What I want isn’t exactly a hand-crafted narrative designed to drive me along a storyline not of my making but rather the introduction of a system that can chain missions together to lead to some kind of meaningful change in the game state. Let me explain by way of an example.
Current mission: I pick up a mission to recover military plans from a system following a never specified incident (why the military can’t get their own effin’ plans is beside me but hey, they’re paying). I fly to the system and start the boring and repetitive task of signal source hunting. Eventually I drop into a signal source where the RNG engine in the game decides I’ll find the wreck of a ship with cans of military plans floating around.

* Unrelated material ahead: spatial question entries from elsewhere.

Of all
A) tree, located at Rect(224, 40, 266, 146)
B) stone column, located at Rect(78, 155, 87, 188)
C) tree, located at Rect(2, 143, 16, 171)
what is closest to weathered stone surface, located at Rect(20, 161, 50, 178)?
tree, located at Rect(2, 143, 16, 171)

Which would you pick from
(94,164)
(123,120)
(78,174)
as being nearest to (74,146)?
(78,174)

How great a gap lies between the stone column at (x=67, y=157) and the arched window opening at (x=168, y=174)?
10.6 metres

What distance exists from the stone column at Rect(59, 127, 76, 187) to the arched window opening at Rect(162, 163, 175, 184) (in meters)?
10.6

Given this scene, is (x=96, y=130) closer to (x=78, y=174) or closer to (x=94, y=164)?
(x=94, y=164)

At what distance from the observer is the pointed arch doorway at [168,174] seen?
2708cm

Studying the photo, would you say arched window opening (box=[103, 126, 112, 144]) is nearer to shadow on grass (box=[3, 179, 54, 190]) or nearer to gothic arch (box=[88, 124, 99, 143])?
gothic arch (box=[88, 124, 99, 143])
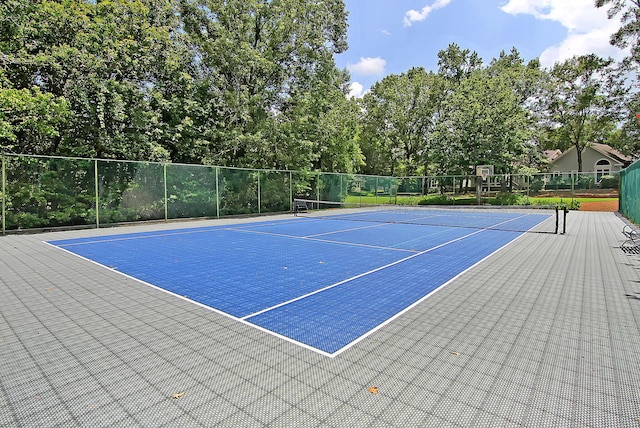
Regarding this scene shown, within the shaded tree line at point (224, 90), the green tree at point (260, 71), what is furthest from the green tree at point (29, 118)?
the green tree at point (260, 71)

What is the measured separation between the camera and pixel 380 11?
1994cm

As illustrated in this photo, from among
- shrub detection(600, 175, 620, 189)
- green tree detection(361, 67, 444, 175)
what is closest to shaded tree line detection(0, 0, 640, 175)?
shrub detection(600, 175, 620, 189)

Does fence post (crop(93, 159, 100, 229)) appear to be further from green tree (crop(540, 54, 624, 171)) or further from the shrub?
green tree (crop(540, 54, 624, 171))

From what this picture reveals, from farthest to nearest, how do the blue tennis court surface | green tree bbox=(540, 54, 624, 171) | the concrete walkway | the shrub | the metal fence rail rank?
1. green tree bbox=(540, 54, 624, 171)
2. the shrub
3. the metal fence rail
4. the blue tennis court surface
5. the concrete walkway

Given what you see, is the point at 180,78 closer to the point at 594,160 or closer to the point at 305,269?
the point at 305,269

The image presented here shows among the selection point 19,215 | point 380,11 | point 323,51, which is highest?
point 380,11

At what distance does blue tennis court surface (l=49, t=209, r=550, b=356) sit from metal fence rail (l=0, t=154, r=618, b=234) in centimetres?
296

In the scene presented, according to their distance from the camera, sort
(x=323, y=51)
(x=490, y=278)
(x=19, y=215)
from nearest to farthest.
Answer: (x=490, y=278)
(x=19, y=215)
(x=323, y=51)

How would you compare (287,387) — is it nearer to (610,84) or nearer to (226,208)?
(226,208)

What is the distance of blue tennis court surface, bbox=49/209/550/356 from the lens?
385 cm

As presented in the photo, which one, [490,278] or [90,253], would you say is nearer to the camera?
[490,278]

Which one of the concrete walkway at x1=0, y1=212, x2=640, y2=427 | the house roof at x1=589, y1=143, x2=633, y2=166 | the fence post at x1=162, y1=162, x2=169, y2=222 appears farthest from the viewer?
the house roof at x1=589, y1=143, x2=633, y2=166

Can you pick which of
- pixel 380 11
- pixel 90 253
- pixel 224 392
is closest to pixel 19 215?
pixel 90 253

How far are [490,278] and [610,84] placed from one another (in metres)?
36.8
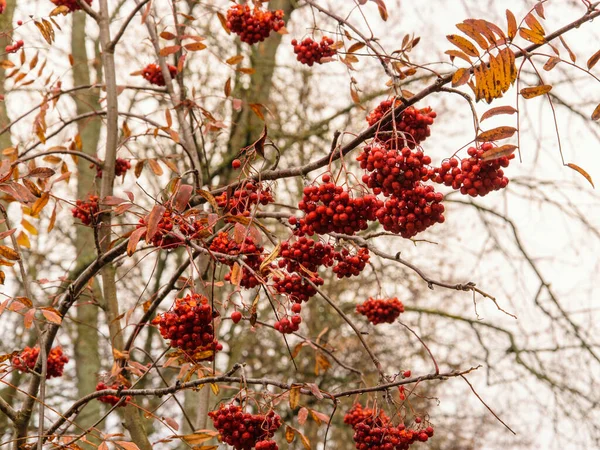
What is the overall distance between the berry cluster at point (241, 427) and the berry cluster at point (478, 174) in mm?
919

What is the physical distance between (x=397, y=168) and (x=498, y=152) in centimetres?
23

Quite often the wreckage of the ship raises questions I’d like to look into, as does the fact that whoever destroyed it left the plans floating about in bleeping cans, but there is nothing more complicated I can do than scoop the plans up and fly back to the mission’s starting station to hand them in. The biggest threat at this point is being scanned and fined and even then that[‘s just because the mission becomes a net Credit loss as opposed to anything approaching dangerous. This is dull after a short number of identical missions, trust me.
Better Idea (1 of many): I pick up the mission and fly to the system. For a start the location should be a system with active war zones or some other type of conflict that would explain the presence of military ships and plans. The mission brief should contain last known coords so I can head, using the compass, to the right location but this should be a race against time as other agents are also after the same things. Getting the plans should involve hacking the ship’s computer – only tech and supplies should be in cans, not bloody data! At some point I’d have to escape as other forces come in *or* when I get there I see other forces leaving and they have the data. The mission is then chained to a chase and interdict mission. At the point of interdiction other missions could chain – the ‘enemy’ could pay me off to not only leave them alone but to even take false data back to the initial client *or* I am congratulated by the first client and informed this was a test and they would like to use my skills on a far more dangerous mission. This could even be a recruitment exercise for one of the new Powers in Powerplay and further missions could be chained here.
You see, that wouldn’t need a hand-crafted storyline, just a far richer mission generator that can link missions together to give them a sense of narrative greater than that of your average Yodel driver. As it is the game is just like my 9 year old son with his homework – doing the bare minimum to get by whilst promising me that the absolute best is being done *and* that that more effort is coming at some point in the future. I have to put up with that from him, I don’t from my game.